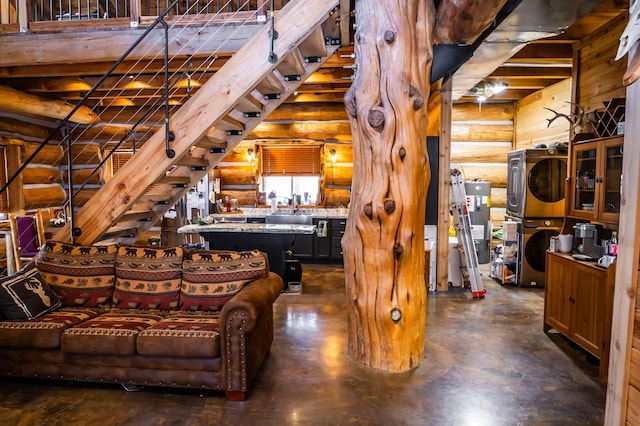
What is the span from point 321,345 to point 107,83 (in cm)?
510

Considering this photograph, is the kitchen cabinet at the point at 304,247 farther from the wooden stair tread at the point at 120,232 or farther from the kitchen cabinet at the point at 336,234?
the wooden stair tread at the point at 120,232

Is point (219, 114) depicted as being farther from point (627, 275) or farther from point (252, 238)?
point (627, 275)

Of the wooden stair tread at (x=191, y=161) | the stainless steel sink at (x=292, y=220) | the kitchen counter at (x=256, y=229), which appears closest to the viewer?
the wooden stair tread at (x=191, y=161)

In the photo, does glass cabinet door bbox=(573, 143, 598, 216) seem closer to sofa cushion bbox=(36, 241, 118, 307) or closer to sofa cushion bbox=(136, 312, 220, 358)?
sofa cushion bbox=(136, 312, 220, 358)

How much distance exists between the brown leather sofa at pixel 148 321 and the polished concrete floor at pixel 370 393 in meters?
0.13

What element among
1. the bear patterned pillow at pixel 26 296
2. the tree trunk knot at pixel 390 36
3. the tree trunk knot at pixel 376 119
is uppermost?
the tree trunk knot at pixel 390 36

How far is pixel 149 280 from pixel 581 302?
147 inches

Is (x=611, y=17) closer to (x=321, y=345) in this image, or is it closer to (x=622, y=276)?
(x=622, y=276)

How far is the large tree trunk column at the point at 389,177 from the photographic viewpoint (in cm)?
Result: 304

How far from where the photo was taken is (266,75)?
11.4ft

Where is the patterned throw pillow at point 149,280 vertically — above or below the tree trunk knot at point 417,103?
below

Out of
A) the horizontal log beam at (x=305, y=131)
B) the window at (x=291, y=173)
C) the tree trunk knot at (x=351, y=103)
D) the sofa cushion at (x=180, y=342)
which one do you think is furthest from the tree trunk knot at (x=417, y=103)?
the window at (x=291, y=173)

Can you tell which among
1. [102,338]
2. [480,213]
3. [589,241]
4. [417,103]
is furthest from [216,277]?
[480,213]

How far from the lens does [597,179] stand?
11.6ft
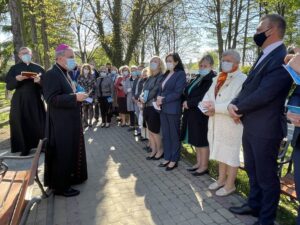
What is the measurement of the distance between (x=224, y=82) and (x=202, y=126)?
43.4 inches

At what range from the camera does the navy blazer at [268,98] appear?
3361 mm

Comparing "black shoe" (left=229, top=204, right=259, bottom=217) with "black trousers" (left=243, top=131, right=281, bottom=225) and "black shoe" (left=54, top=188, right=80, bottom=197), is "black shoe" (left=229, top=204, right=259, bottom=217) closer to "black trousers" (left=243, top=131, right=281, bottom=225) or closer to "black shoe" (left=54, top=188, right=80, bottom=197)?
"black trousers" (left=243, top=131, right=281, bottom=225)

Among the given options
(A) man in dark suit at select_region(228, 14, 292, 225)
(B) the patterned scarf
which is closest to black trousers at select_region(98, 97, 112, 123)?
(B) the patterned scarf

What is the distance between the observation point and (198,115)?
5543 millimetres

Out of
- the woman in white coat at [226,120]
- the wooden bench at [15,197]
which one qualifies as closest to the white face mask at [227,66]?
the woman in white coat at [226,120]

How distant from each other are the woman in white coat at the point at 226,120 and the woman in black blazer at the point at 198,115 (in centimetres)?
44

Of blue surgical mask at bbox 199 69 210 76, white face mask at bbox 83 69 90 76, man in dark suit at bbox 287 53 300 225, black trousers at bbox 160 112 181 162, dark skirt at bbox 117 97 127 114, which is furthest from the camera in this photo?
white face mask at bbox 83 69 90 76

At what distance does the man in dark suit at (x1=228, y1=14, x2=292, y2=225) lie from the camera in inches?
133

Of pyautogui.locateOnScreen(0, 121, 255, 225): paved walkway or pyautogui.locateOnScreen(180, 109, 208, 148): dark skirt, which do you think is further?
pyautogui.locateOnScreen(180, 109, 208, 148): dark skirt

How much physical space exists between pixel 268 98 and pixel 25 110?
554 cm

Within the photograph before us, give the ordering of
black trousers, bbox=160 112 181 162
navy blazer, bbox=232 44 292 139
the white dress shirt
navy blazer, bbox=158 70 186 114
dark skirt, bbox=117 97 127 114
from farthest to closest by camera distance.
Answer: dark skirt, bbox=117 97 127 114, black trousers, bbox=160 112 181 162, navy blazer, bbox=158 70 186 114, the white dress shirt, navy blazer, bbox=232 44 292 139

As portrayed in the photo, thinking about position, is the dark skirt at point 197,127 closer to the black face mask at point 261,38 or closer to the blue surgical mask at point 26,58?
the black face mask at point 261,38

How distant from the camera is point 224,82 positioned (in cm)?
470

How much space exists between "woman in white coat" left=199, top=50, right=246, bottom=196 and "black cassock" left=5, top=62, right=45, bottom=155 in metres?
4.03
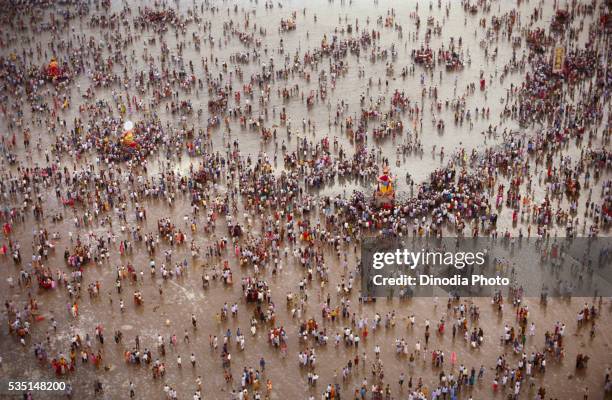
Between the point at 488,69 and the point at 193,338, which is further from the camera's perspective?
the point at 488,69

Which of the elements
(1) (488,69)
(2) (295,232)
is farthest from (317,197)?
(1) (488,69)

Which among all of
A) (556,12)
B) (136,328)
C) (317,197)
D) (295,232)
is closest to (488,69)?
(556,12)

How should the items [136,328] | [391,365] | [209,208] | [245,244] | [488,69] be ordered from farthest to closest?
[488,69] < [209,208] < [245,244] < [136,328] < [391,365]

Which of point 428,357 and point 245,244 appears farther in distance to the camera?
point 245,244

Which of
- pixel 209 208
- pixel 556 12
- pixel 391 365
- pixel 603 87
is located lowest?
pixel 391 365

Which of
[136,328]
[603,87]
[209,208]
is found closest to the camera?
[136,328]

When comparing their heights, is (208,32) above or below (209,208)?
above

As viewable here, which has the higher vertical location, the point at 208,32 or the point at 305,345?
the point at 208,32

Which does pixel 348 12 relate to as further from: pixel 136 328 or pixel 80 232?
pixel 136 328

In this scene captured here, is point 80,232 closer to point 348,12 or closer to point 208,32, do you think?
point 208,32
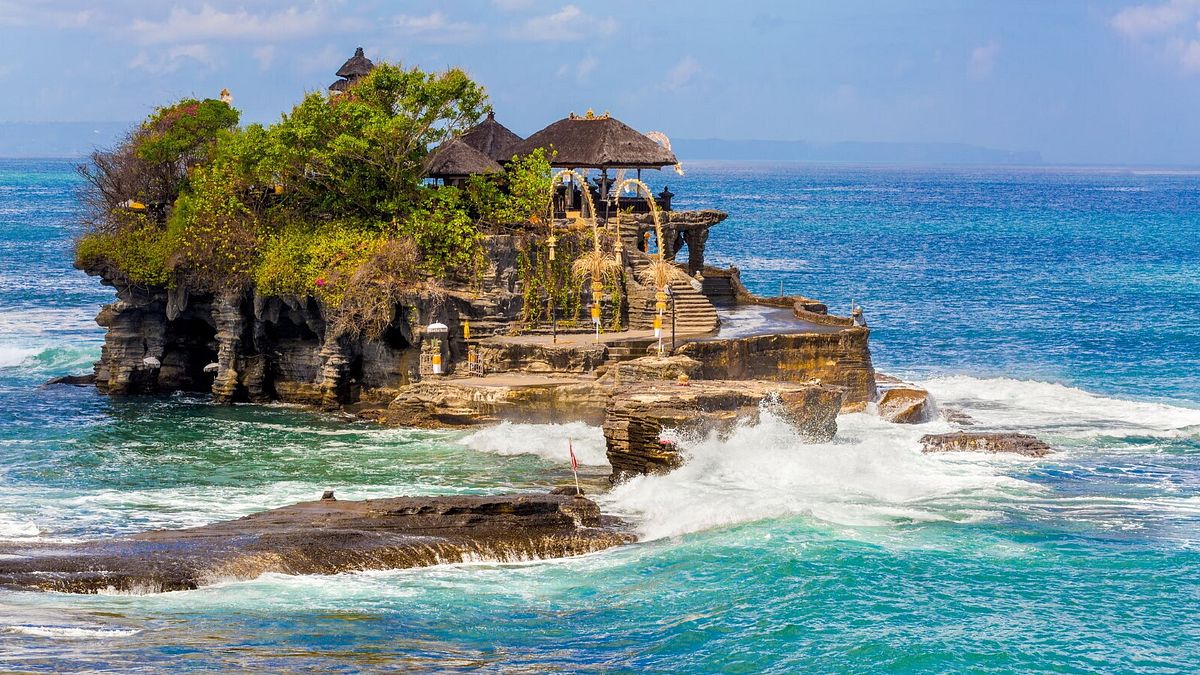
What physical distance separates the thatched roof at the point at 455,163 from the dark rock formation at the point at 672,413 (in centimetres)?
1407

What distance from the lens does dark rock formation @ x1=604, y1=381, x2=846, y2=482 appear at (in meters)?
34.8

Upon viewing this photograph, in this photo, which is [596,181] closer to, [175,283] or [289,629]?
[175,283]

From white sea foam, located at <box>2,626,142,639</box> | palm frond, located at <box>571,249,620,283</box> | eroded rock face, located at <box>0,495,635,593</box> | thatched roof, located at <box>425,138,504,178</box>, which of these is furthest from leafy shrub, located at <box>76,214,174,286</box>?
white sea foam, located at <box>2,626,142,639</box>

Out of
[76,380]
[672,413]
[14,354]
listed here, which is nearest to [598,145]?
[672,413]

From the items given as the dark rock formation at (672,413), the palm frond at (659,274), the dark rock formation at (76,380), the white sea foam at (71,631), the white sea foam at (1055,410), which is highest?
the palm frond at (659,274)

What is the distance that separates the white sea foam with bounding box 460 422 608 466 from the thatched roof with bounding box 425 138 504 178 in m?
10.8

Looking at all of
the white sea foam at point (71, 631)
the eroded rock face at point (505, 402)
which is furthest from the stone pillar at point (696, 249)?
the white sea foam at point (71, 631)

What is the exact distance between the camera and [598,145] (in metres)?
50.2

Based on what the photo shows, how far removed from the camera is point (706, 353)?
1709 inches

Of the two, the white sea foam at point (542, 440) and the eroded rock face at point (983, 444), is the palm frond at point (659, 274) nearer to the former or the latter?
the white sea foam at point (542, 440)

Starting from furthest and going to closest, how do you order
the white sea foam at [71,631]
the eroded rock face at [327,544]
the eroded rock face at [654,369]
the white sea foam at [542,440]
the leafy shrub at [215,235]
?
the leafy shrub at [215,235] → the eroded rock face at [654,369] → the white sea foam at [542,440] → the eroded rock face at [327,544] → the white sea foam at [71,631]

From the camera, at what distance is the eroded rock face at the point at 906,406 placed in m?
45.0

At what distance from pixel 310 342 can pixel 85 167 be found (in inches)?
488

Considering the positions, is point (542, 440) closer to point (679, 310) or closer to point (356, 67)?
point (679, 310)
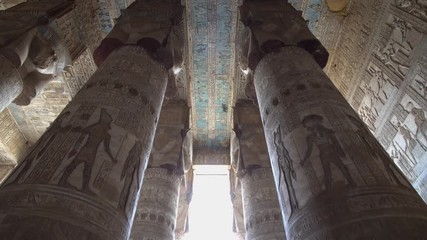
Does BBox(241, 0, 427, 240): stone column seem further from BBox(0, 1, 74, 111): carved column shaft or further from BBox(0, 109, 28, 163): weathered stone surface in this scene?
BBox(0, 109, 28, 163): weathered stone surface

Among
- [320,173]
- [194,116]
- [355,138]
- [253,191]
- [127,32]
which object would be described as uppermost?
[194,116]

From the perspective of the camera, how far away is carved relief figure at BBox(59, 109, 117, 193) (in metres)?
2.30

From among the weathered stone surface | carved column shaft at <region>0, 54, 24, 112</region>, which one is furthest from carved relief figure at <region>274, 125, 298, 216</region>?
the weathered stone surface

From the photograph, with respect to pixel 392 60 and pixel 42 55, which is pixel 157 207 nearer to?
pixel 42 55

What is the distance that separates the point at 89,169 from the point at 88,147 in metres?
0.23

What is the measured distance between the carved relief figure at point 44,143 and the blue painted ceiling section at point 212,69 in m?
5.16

══════════════════════════════

Exercise brief → Convert the material from the line containing "What is the distance that separates the point" through the end into a numbered list, and leave out any blank lines.

The result →
1. What is the distance that separates the point at 89,169 from the point at 88,147 in metres?
2. 0.23
3. What is the measured distance between the carved relief figure at point 44,143 and the blue painted ceiling section at point 212,69 in m?
4. 5.16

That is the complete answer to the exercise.